● **Exercise requirements**:
Return each entry word for word. Leave the images out.
———
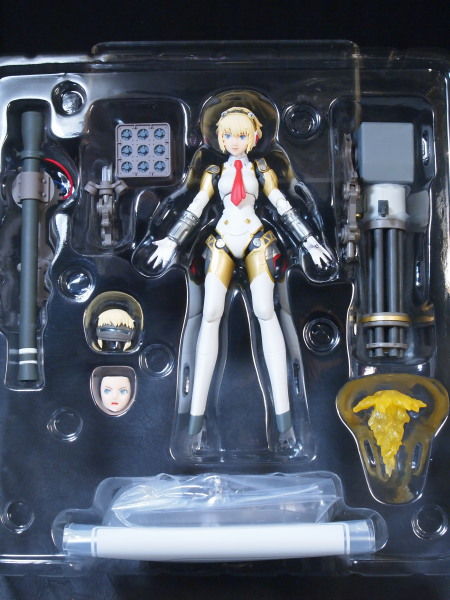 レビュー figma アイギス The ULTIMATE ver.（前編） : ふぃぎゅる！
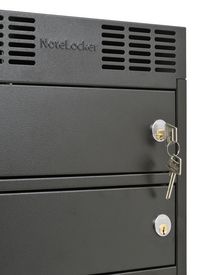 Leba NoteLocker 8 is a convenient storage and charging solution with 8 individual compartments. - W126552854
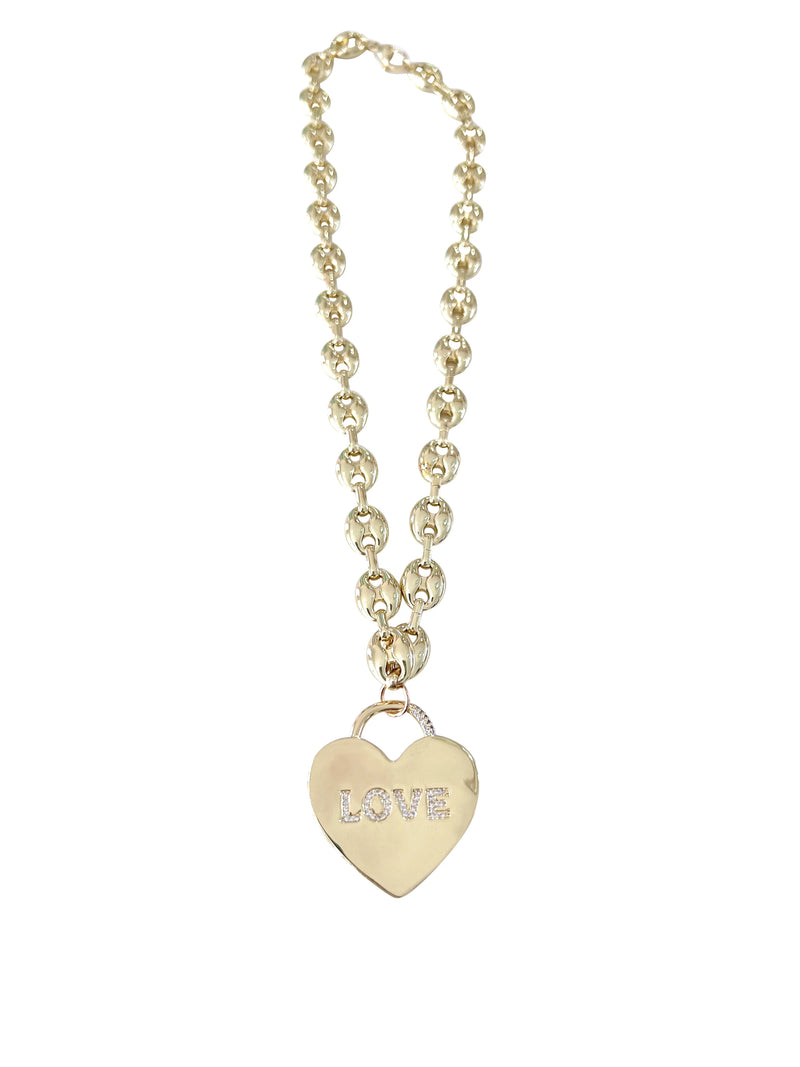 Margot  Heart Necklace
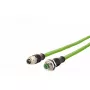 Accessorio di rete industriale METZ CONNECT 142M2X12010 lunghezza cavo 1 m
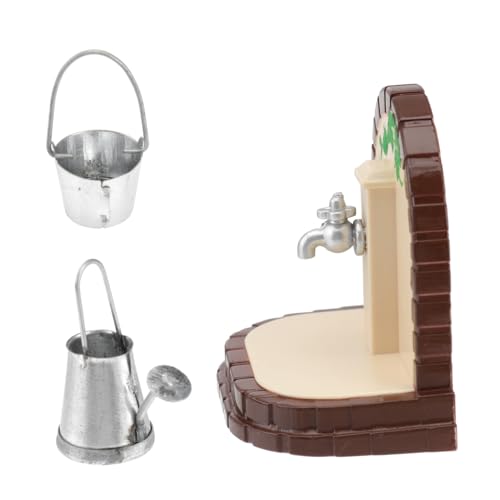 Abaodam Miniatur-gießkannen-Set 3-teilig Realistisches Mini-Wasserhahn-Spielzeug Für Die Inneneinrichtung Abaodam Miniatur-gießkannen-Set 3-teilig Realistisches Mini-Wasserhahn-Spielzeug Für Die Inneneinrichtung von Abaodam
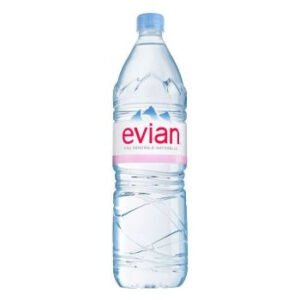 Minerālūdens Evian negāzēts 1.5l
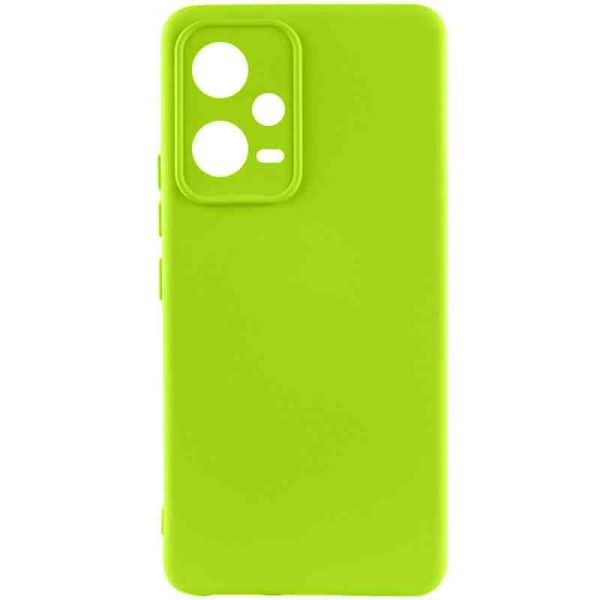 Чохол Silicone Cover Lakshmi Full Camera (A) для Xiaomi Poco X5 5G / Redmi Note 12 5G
———
● **Response to the exercise**:
 レビュー figma アイギス The ULTIMATE ver.（前編） : ふぃぎゅる！
 Leba NoteLocker 8 is a convenient storage and charging solution with 8 individual compartments. - W126552854
 Margot  Heart Necklace
 Accessorio di rete industriale METZ CONNECT 142M2X12010 lunghezza cavo 1 m
 Abaodam Miniatur-gießkannen-Set 3-teilig Realistisches Mini-Wasserhahn-Spielzeug Für Die Inneneinrichtung Abaodam Miniatur-gießkannen-Set 3-teilig Realistisches Mini-Wasserhahn-Spielzeug Für Die Inneneinrichtung von Abaodam
 Minerālūdens Evian negāzēts 1.5l
 Чохол Silicone Cover Lakshmi Full Camera (A) для Xiaomi Poco X5 5G / Redmi Note 12 5G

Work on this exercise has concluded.